I was in the grocery store the other day and I did something that I very rarely do, I picked up a magazine and read the cover. I’m usually so busy reading edu books that I don’t typically look at anything else, but the Oprah magazine for this month caught my eye. The article was called What Would You Stand Up For: It’s your time to rise and be the light you want to see. That article, coupled with my newest obsessions in the Heath Books, The Power of Moments and Switch: How to change when change is hard has given me pause as to what I’m really doing with my life. Kind of the “What’s my overall purpose here on Earth” question. The BIG why. Pretty deep thinking to have been brought on by a magazine, but I’ll take it.
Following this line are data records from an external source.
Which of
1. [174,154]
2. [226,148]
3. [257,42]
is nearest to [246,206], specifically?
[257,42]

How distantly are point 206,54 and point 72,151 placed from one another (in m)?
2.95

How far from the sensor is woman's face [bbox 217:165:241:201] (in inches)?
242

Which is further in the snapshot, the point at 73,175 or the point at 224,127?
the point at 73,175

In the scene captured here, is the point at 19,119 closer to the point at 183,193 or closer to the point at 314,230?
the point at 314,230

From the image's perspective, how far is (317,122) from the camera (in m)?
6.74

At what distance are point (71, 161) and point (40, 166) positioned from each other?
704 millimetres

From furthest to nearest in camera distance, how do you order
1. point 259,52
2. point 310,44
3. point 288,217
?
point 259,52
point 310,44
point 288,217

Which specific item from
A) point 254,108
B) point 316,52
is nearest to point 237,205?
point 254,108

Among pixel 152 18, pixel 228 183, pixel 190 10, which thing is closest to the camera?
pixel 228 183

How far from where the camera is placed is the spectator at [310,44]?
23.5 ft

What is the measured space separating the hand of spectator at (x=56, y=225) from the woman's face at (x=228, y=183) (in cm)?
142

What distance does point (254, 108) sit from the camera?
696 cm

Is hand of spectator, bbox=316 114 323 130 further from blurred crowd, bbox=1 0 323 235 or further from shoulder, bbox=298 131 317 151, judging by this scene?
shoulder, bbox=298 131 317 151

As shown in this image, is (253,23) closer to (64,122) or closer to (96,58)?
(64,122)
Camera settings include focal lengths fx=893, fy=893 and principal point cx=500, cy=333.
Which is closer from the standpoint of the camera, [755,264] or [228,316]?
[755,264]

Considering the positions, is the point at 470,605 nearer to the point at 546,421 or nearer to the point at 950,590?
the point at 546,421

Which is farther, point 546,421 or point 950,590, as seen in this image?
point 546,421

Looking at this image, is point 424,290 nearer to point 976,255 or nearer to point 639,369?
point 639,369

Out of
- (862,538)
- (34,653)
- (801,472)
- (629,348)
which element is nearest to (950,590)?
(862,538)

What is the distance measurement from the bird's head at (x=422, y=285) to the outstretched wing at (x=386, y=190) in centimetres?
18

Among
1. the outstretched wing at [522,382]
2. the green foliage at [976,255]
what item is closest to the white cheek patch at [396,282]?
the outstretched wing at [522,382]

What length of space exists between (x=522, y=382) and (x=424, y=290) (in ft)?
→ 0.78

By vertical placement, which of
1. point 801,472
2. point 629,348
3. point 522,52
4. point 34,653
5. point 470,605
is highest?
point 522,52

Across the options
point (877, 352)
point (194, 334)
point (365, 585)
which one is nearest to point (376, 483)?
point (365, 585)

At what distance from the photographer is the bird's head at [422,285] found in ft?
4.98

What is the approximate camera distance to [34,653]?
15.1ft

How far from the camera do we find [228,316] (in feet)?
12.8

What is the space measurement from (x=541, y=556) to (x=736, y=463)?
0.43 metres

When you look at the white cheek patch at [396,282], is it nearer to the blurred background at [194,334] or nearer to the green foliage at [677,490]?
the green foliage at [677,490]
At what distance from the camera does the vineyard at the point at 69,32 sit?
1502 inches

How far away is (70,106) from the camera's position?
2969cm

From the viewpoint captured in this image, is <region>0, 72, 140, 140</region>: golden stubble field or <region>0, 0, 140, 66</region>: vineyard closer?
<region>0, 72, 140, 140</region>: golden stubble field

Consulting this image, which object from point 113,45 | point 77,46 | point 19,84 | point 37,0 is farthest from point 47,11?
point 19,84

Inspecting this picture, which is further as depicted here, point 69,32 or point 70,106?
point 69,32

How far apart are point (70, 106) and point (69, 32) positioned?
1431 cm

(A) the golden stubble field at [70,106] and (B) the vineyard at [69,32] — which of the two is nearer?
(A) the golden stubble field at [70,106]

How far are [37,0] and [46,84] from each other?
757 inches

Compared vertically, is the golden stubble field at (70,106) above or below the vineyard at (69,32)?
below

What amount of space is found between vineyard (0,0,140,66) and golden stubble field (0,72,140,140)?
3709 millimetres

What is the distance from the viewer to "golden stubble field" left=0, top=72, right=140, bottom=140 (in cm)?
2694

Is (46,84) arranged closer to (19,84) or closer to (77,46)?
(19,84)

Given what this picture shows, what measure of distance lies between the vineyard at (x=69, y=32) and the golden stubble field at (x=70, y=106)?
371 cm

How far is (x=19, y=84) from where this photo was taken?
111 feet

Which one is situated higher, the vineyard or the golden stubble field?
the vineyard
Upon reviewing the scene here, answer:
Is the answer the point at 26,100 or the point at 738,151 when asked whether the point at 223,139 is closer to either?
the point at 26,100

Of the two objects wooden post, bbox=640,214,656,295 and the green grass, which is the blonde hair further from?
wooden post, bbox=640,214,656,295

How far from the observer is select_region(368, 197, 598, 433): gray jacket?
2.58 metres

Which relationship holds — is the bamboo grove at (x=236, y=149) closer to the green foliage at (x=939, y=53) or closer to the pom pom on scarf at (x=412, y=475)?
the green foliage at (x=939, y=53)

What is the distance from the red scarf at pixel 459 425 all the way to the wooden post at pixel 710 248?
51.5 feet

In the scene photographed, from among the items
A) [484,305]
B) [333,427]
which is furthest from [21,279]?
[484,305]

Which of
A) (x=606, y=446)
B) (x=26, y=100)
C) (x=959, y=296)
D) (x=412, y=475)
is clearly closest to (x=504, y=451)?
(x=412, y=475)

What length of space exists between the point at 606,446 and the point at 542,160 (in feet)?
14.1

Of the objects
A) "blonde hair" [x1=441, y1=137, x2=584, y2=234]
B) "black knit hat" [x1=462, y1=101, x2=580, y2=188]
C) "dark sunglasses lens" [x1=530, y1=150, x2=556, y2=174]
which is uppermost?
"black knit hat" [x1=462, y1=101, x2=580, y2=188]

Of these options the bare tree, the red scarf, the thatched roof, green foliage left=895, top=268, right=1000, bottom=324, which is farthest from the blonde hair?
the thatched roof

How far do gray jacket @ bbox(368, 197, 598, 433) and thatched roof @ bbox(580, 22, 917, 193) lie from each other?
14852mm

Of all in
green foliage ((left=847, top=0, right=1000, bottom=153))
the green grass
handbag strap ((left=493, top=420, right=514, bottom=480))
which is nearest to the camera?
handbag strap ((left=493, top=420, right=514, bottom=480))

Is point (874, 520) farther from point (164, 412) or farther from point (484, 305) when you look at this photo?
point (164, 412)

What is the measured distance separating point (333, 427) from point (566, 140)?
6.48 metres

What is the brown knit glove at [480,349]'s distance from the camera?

I have lived my entire life with the desire to do something that actually matters, and also with the all-encompassing fear that one day I’ll wake up and realize I’ve done nothing to make a difference. I think that many educators live with this same feeling at different levels. It may even be the reason they went into education in the first place. I think that when you enter a profession that is more like a calling (teaching, nursing/doctor, police officer, many public servant jobs), this feeling is deeper rooted than most other careers because you need to give so much more of yourself, and your actual “payday” is when something happens and you know you’ve made a difference. Like when you have worked with a teacher and then watch as their thinking does a 180, or when that lightbulb goes off over a student’s head and they finally get that difficult concept that up until that point had been eluding them. We need the money from our jobs to pay our bills, but our success is measured in the lives affected versus our bank account balance. We want to make a difference.
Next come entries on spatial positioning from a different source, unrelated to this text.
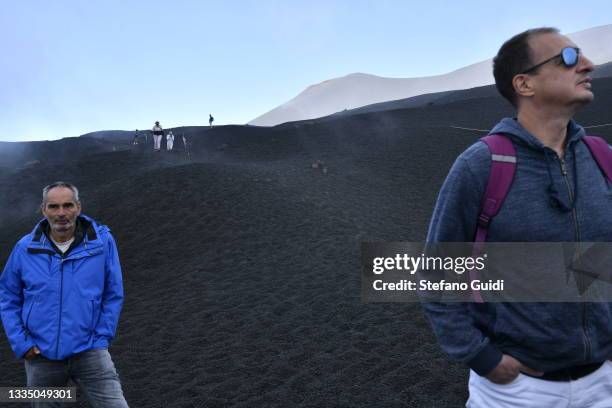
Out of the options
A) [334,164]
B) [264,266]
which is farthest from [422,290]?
[334,164]

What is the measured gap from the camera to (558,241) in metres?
1.86

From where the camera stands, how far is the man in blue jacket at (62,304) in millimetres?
3422

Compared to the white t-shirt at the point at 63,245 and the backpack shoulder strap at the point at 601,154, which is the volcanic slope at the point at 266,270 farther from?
the backpack shoulder strap at the point at 601,154

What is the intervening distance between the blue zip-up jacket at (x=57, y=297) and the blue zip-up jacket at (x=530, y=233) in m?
→ 2.42

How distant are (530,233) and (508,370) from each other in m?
0.47

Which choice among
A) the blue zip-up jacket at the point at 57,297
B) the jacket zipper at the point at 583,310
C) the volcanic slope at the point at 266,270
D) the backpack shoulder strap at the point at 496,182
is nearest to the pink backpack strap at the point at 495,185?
the backpack shoulder strap at the point at 496,182

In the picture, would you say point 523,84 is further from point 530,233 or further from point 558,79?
point 530,233

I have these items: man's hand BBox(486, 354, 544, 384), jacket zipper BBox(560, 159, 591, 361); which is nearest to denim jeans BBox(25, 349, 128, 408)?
man's hand BBox(486, 354, 544, 384)

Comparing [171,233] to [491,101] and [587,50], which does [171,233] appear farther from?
[587,50]

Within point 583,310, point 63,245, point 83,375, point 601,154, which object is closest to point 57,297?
point 63,245

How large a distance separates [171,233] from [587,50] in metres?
130

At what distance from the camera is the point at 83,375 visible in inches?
137

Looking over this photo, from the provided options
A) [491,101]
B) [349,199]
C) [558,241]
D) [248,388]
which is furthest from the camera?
[491,101]

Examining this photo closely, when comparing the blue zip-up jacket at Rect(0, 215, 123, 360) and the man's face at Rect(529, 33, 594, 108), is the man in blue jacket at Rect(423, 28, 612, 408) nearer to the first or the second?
the man's face at Rect(529, 33, 594, 108)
For many of the stories in the Oprah article, the people featured are making that difference in whatever endeavor they took on. Typically, the change happened when they had experienced some kind of tragedy, hardship, or trauma and they had that moment…that one epiphany…that created a relentless determination to create a different world so others didn’t need to go through the same experiences, or if they did, they knew they weren’t alone. I began to think about how it does seem like that’s a common catalyst for great change to begin. What I don’t understand is how we can be more proactive instead of reactive. Why does it take the feelings of hurt in order to motivate people?
In education right now, I feel like many of us are spinning. It’s like that feeling when your kids first start walking and you’re running around in circles trying to save them from their own unbalance so they don’t crack their head on the corner of the end table as well as scrambling to pick anything up that you didn’t know they could reach all the while mentally trying to take note of the electrical sockets that you forgot to plug and then the issue of just trying to keep another human alive. We are being battered with school shootings and politicians who have never set foot in a classroom and an increase in behaviors due to mental health issues for students as well as policy and implementation and technology changes. As far as I’m concerned, we have hit that critical point where most people begin to relentlessly pursue change, even though I can’t say that I understand why we need to get to that point to do so. But, we are so busy trying to find the unearthed electrical plugs that we have no energy to think about how to move forward.
If we want to be change agents, great creators of change, we need to find the thing that sets our soul on fire. We need to stop spinning and focus on where our passions lie and where we can create the biggest waves. The beginning of the Oprah article was what caught my attention:
When you find it, you know it: the issue that sets your brain aflame, the one you’re incapable of shutting up about, consequences be damned. And those consequences are often all too real – discord, danger, or at least some very difficult conversations. Maybe you haven’t happened upon your burning issue yet, or maybe you’re facing a thousand other everyday battles, feeling too overloaded to make an impact, but there are countless ways to get loud about the topics you care about, or to stretch yourself beyond your comfort zone to make your message heard. Here’s hoping no one’s unlucky enough to get in your way. -The Oprah Magazine, April 2018
I have found mine in discussing the mental health issues that our teachers are facing and how to create organizational change to support teachers (therefore supporting students as well) but everyone needs to find what lights them up. I know there are people out there who don’t want to hear about it, and I can tell you that there’s nothing that will fire me up quicker than someone who doesn’t want to recognize this issue. That’s how I know it’s mine. I have no idea if I will make a major change globally, but if I make a difference for one in doing the absolute best I can, I feel I’ve done something which is more than nothing. I think we all need to look for this thing…this one passion that we can’t ignore. If we want to create change, widespread organizational change, we can’t wait for a catastrophe for it to happen. We need to make the decision to find the one thing that lights us up and go with it. For me, I know that if I take this on, it’s the only way I know I won’t wonder one day if I made any difference at all.